To take it a step further, what I discovered in my practice is that you can increase the fat loss by focusing on progressivity in your exertion. You don’t have to start with a high intensity workout right off the bat. The idea is to work out for shorter periods, and then incrementally increase the challenge to your body.
Your body will burn the visceral fat off your organs and keep burning off body fat long after your workouts. To try this for yourself, take a look at my PACE Express program.
Step 2) Measure fat loss the right way: How do you know when you’re losing fat in a healthy way? Easy. Simply keep track of your body composition. You’re looking for lots of lean muscle and a high ratio of that muscle to body fat.
There are scales you can buy that calculate your body fat for you. There are also hand-held devices that are reliable. You can find these on the Internet or you can get a set of the calipers I use at my clinic right here. They come with simple instructions. For men, the average is between 15-17 percent body fat. For women, the average is between 18-22 percent.
Another even easier way is to grab your skin between your finger and thumb just to the side of your navel and measure the thickness of the skin fold. It should measure less than 1 inch in both men and women. Even these rough approximations of your body fat are more useful than the archaic and misleading tables invented by insurance companies.

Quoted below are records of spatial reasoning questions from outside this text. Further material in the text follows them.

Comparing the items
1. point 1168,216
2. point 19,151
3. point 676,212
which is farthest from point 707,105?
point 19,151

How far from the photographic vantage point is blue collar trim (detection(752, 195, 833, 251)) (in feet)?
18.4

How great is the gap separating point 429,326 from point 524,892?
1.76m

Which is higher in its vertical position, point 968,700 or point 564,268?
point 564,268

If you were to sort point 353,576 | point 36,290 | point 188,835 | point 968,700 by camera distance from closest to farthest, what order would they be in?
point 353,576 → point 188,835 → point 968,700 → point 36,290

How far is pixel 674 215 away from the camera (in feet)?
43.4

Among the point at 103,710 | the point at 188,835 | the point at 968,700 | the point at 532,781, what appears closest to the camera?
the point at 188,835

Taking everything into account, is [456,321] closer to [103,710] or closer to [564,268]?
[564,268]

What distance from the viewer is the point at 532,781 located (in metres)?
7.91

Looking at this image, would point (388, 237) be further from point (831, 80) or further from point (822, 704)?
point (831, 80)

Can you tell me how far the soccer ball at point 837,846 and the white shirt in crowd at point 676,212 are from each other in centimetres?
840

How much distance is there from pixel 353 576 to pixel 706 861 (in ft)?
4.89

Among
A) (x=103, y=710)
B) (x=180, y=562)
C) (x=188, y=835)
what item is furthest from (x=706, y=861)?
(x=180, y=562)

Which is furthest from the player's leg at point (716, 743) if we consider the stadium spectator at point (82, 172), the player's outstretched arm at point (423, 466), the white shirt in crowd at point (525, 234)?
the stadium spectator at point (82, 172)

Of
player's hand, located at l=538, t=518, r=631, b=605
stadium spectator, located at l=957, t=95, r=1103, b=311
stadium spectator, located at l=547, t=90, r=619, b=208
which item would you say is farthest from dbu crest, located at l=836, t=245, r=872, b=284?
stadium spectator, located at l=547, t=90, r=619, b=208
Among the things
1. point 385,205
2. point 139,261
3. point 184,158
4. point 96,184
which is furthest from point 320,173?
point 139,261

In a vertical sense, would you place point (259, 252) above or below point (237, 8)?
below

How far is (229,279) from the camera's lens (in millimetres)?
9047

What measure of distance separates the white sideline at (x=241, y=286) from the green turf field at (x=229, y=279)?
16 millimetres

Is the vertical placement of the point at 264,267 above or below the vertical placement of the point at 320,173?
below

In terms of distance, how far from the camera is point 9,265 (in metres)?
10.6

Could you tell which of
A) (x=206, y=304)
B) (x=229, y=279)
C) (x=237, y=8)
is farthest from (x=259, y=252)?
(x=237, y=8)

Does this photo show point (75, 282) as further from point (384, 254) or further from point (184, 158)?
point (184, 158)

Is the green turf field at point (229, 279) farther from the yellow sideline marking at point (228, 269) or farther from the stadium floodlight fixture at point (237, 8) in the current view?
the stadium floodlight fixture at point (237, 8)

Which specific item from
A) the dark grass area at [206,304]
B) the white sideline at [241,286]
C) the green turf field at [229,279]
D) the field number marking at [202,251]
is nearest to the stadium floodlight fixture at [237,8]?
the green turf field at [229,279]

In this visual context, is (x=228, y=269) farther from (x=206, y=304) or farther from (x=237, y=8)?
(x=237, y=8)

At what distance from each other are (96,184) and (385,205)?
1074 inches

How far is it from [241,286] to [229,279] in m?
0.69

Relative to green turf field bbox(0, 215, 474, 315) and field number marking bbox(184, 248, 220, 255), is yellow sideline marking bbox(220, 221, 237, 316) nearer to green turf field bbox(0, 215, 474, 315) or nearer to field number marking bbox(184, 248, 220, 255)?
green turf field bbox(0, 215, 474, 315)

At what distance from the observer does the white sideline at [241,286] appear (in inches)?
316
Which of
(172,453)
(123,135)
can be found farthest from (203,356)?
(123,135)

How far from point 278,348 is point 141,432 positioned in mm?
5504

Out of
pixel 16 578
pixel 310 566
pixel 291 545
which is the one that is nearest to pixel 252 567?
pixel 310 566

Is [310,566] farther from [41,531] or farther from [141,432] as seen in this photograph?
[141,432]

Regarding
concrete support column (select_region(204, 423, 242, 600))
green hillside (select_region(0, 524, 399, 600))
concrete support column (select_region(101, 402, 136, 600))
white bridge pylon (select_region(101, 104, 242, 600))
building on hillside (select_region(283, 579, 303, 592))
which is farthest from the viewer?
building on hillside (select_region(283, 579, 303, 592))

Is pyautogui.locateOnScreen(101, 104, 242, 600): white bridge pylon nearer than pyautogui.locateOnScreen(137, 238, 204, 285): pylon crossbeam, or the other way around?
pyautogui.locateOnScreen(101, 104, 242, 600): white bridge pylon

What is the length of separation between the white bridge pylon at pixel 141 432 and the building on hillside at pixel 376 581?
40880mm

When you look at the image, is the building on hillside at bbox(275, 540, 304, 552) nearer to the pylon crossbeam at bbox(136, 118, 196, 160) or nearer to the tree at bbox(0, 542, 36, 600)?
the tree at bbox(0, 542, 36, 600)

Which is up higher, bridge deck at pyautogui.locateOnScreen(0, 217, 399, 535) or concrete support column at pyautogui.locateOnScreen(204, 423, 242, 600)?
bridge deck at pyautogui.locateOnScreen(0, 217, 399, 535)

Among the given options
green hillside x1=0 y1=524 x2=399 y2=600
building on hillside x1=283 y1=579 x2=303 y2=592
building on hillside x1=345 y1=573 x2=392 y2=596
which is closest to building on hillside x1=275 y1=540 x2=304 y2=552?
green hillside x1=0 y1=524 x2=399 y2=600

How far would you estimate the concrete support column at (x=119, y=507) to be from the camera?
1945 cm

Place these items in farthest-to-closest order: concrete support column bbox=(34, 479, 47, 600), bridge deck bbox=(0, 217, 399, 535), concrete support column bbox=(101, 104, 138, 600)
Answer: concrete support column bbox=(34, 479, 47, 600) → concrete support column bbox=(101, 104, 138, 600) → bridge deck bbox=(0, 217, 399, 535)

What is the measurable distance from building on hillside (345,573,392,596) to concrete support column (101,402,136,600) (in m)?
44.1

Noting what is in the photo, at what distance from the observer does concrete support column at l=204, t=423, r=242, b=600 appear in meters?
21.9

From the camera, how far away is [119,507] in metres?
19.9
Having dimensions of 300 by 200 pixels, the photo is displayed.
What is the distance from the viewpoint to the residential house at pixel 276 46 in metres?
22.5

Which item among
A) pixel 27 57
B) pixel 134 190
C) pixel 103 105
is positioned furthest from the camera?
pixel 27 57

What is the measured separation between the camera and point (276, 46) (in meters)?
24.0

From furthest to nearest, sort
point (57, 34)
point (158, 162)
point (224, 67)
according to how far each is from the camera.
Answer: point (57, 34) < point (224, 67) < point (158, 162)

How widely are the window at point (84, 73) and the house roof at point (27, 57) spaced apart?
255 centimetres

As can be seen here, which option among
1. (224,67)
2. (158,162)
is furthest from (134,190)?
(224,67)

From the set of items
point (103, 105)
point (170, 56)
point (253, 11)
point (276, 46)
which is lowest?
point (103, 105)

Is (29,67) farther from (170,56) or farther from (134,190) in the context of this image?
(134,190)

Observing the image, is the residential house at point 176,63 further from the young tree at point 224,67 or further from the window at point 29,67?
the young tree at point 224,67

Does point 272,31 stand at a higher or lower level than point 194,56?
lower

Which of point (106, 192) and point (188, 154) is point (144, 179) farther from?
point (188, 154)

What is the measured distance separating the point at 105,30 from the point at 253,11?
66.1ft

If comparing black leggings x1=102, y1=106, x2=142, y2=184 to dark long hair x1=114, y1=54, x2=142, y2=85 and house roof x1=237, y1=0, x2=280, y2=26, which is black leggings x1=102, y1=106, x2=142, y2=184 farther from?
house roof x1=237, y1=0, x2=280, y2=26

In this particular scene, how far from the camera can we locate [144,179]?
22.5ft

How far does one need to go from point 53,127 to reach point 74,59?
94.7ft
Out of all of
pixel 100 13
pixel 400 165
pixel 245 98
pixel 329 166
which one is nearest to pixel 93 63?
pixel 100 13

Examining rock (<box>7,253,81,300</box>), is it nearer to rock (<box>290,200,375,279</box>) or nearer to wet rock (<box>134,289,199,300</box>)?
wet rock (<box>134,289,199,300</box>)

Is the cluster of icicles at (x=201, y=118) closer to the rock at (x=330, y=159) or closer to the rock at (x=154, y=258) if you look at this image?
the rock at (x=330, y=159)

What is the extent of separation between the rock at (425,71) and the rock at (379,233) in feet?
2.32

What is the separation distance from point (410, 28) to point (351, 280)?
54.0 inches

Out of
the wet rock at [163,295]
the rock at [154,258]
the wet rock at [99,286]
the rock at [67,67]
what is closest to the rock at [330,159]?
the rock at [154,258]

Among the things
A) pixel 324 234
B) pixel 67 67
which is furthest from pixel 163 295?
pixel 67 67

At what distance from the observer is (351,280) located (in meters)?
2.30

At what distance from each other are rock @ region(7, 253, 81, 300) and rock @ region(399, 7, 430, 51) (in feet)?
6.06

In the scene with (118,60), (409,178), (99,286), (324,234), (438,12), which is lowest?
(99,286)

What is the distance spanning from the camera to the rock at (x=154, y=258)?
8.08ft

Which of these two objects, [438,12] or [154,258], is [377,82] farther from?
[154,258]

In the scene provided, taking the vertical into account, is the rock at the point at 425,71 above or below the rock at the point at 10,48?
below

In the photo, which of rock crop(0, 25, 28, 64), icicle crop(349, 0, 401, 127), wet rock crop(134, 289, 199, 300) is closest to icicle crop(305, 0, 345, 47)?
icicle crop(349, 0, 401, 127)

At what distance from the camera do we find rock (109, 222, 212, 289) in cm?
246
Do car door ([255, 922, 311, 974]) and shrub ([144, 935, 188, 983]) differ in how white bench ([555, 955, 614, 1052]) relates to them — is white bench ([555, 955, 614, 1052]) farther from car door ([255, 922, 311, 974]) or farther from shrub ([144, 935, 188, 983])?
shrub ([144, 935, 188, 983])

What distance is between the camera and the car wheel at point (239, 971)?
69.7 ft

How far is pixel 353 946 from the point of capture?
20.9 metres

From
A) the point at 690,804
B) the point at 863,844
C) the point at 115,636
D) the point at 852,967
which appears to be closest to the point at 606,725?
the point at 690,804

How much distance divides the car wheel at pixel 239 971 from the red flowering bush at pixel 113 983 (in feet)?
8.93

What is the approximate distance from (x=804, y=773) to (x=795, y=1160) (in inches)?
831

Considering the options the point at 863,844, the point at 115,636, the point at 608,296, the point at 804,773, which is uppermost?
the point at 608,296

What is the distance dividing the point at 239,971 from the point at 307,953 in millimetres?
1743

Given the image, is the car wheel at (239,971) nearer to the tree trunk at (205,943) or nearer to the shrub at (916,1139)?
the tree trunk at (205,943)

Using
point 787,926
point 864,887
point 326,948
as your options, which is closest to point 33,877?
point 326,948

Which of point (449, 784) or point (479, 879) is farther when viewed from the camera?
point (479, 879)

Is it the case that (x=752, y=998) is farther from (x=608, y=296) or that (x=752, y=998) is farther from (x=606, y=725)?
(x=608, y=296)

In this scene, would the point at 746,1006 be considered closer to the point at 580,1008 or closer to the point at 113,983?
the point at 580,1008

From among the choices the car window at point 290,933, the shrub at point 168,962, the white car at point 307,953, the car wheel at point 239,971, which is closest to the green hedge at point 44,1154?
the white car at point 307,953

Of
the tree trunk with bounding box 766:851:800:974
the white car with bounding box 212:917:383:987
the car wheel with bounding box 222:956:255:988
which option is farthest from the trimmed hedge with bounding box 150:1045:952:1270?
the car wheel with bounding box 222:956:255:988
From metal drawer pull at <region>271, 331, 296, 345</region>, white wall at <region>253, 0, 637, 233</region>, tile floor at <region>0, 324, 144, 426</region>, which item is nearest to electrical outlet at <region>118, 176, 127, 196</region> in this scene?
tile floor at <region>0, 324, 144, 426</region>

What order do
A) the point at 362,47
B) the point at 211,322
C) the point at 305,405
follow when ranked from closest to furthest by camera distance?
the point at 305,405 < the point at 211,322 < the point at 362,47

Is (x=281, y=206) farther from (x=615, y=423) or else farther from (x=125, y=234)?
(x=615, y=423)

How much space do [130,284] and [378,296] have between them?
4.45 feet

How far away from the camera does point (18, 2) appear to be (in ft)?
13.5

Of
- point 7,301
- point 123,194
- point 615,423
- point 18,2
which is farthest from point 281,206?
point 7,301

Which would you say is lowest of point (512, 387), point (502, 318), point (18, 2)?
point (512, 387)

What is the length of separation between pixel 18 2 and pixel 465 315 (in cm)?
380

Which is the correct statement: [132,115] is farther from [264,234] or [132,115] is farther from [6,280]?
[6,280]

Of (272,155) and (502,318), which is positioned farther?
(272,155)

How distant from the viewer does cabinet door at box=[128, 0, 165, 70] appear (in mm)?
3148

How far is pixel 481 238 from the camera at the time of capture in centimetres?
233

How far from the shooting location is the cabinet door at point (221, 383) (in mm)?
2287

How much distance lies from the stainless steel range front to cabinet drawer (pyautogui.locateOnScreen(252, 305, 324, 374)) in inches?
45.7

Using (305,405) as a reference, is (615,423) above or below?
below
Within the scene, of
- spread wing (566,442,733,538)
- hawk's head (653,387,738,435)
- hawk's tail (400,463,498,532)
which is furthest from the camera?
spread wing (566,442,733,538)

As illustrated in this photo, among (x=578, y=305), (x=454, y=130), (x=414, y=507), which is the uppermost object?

Step 3) Detoxify your liver a couple of times a year: Here’s a list of liver-detoxifying herbs I use in my practice that work well:
- Milk Thistle – This is the plant Silybum marianum and it’s my first choice. I have been able to document its capacity to heal damaged livers by measuring serum liver enzymes. I recommend 200 mg in capsule form twice a day. Look for dried extract with a minimum of 80% silymarin, the active ingredient for liver cleansing.
- Alfalfa – This herb cleanses the blood and liver. It can also lower cholesterol. It’s a good source of protein, vitamins A, D, E, B-6, and K, calcium, magnesium, chlorophyll, phosphorus, iron, potassium, trace minerals, and several digestive enzymes.
- Dandelion – This root stimulates bile production and acts as a diuretic for excess water produced by a diseased liver. Asian and Western physicians alike use dandelion to treat hepatitis, jaundice, swelling of the liver, and deficient bile secretion.
Try mixing your own blend of these herbs. You can also look for a pre-mixed blend with as many of these ingredients as you can find on the label.
1. Zoler M. “Obesity is the Cause of Most U.S. Liver Damage: Risk of Disease Fourfold Higher in Obese.” Family Practice News. July 1, 2004.
2. Gruber S, Straub B, et. al. “Obesity Promotes Liver Carcinogenesis via Mcl-1 Stabilization Independent of IL-6Rα Signaling.” Cell Rep. 2013. pii: S2211-1247(13)00385-9.
3. Tremblay A, Simoneau JA, Bouchard C. Impact of exercise intensity on body fatness and skeletal muscle metabolism. Metabolism. 1994;43(7): 814-818.
4. Lee S, et. al. “Aerobic exercise but not resistance exercise reduces intrahepatic lipid content and visceral fat and improves insulin sensitivity in obese adolescent girls.” Am J Physiol Endocr Metab. 2013. Epub ahead of print.